» EXTRAIT DE TEXTE
En vertu de l'art. 87 CPP, toute communication doit être notifiée au domicile du destinataire (al. 1). Les parties qui ont leur résidence à l'étranger sont tenues de désigner une adresse de notification en Suisse; les instruments internationaux prévoyant la possibilité d'une notification directe sont réservés (al. 2).
Conformément aux art. 16 al. 1 du IIe Protocole additionnel à la Convention européenne d'entraide judiciaire en matière pénale du 8 novembre 2001 (RS 0.351.12) et X ch. 1 de l'Accord du 28 octobre 1996 entre le Conseil fédéral suisse et le Gouvernement de la République française en vue de compléter la Convention européenne d'entraide judiciaire en matière pénale du 20 avril 1959 (RS 0.351.934.92), les autorités judiciaires compétentes de toute Partie peuvent envoyer directement, par voie postale, des actes de procédure et des décisions judiciaires, aux personnes qui se trouvent sur le territoire de toute autre Partie. L'art. 87 al. 1 CPP n'empêche pas les parties de communiquer à l'autorité pénale une autre adresse de notification que celle prescrite par la norme.

» EXERCICE COURT
Reproduisez intégralement le texte ci-dessus sur la notification des communications en procédure pénale, sans y changer un seul mot.

» DONNÉES FOURNIES

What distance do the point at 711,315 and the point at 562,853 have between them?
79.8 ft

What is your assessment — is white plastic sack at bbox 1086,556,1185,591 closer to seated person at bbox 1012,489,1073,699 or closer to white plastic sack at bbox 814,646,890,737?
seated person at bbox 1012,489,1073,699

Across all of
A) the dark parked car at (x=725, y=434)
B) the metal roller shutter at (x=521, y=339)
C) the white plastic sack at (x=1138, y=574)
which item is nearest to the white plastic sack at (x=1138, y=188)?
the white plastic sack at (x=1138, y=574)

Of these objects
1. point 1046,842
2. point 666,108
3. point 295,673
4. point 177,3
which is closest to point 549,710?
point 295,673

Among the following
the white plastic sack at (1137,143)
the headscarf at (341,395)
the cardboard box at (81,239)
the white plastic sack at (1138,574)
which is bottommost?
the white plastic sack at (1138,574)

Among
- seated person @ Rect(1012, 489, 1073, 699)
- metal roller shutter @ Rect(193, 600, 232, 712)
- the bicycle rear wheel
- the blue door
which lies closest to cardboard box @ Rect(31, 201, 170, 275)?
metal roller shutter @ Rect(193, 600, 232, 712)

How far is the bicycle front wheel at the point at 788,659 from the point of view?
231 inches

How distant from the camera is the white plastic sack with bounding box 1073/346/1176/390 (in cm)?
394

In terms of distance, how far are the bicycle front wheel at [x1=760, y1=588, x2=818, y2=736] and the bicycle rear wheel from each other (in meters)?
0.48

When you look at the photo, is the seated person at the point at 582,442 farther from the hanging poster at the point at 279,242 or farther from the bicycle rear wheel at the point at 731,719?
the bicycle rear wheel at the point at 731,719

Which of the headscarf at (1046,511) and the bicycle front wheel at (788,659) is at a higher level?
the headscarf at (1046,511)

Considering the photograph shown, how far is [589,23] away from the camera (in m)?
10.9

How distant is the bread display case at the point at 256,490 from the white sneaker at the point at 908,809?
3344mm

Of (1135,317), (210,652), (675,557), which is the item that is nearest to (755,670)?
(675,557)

» RÉSULTAT DE LA TÂCHE
En vertu de l'art. 87 CPP, toute communication doit être notifiée au domicile du destinataire (al. 1). Les parties qui ont leur résidence à l'étranger sont tenues de désigner une adresse de notification en Suisse; les instruments internationaux prévoyant la possibilité d'une notification directe sont réservés (al. 2).
Conformément aux art. 16 al. 1 du IIe Protocole additionnel à la Convention européenne d'entraide judiciaire en matière pénale du 8 novembre 2001 (RS 0.351.12) et X ch. 1 de l'Accord du 28 octobre 1996 entre le Conseil fédéral suisse et le Gouvernement de la République française en vue de compléter la Convention européenne d'entraide judiciaire en matière pénale du 20 avril 1959 (RS 0.351.934.92), les autorités judiciaires compétentes de toute Partie peuvent envoyer directement, par voie postale, des actes de procédure et des décisions judiciaires, aux personnes qui se trouvent sur le territoire de toute autre Partie. L'art. 87 al. 1 CPP n'empêche pas les parties de communiquer à l'autorité pénale une autre adresse de notification que celle prescrite par la norme.